> EXERCISE PROMPT:
Return the stretch from the line containing "Looking at the" through the line containing "is nearest to (192,171)?" exactly as it stands, leaving out any pictures.

## begin GIVEN RECORDS

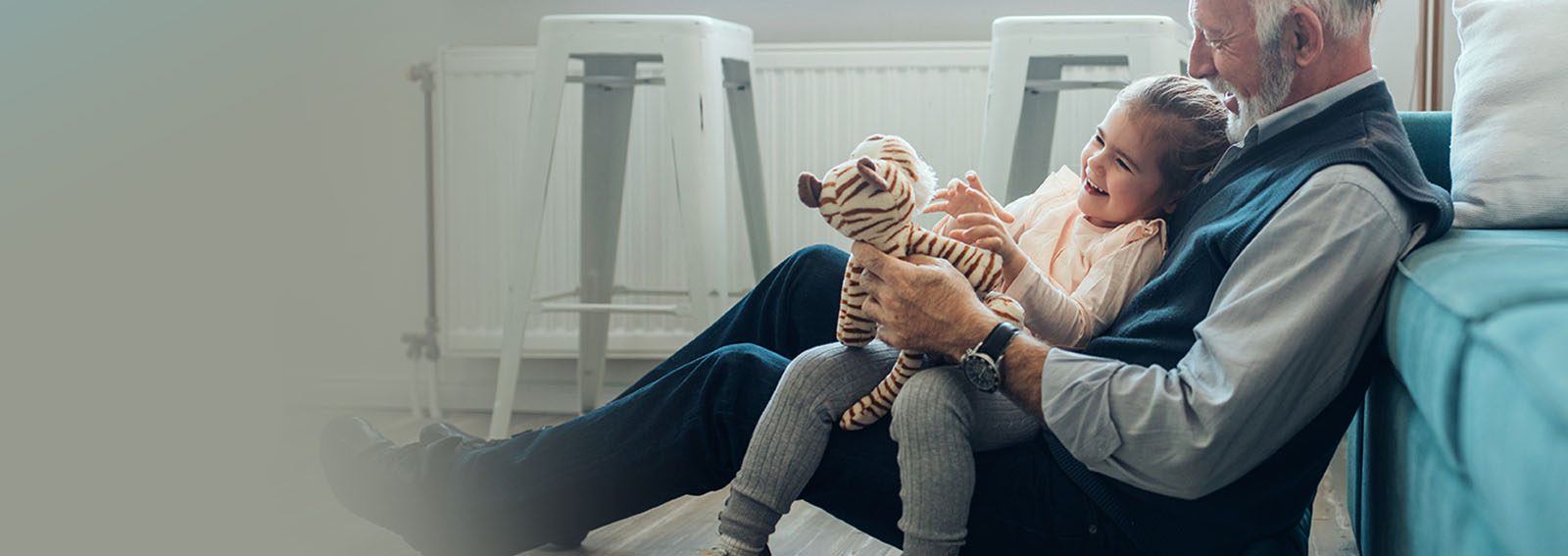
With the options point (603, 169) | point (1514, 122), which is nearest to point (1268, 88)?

## end GIVEN RECORDS
## begin GIVEN RECORDS

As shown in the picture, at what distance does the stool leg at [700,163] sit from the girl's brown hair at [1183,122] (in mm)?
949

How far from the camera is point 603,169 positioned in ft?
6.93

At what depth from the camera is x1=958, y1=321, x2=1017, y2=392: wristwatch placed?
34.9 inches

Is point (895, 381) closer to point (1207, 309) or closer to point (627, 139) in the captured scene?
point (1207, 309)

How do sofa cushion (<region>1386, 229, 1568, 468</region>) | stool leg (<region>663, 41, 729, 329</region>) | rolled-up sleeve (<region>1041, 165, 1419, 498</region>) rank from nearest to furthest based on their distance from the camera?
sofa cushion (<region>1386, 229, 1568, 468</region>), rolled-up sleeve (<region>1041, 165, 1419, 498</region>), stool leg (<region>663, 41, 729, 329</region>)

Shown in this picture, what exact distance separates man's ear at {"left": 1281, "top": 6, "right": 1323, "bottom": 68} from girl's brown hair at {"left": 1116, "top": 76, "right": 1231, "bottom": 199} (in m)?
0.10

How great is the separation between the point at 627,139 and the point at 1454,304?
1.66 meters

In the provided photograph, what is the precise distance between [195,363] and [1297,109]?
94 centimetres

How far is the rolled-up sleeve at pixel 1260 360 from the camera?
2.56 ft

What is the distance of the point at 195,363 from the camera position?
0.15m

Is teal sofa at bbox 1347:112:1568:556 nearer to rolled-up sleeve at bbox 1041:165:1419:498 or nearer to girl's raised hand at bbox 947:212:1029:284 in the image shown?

## end GIVEN RECORDS
## begin GIVEN RECORDS

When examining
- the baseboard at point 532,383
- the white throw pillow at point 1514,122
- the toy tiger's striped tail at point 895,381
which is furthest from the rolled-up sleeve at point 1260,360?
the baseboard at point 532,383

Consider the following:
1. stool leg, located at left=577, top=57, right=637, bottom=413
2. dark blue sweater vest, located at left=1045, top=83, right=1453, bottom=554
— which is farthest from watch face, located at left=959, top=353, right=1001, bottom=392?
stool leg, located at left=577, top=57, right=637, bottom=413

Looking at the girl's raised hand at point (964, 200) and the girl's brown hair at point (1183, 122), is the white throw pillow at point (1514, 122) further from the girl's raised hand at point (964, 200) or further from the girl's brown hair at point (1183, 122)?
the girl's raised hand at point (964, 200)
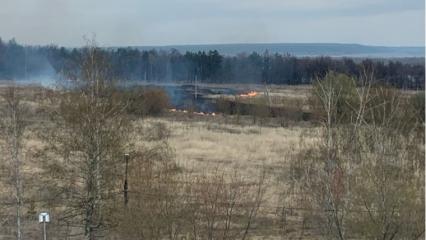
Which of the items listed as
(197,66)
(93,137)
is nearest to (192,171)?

## end GIVEN RECORDS

> OUTPUT FOR THIS TASK:
Looking at the girl's raised hand at point (964, 200) and the girl's brown hair at point (1183, 122), is the white throw pillow at point (1514, 122) further from the girl's raised hand at point (964, 200) or further from the girl's brown hair at point (1183, 122)?
the girl's raised hand at point (964, 200)
Which of the items listed as
(197,66)
(93,137)
is nearest to (192,171)?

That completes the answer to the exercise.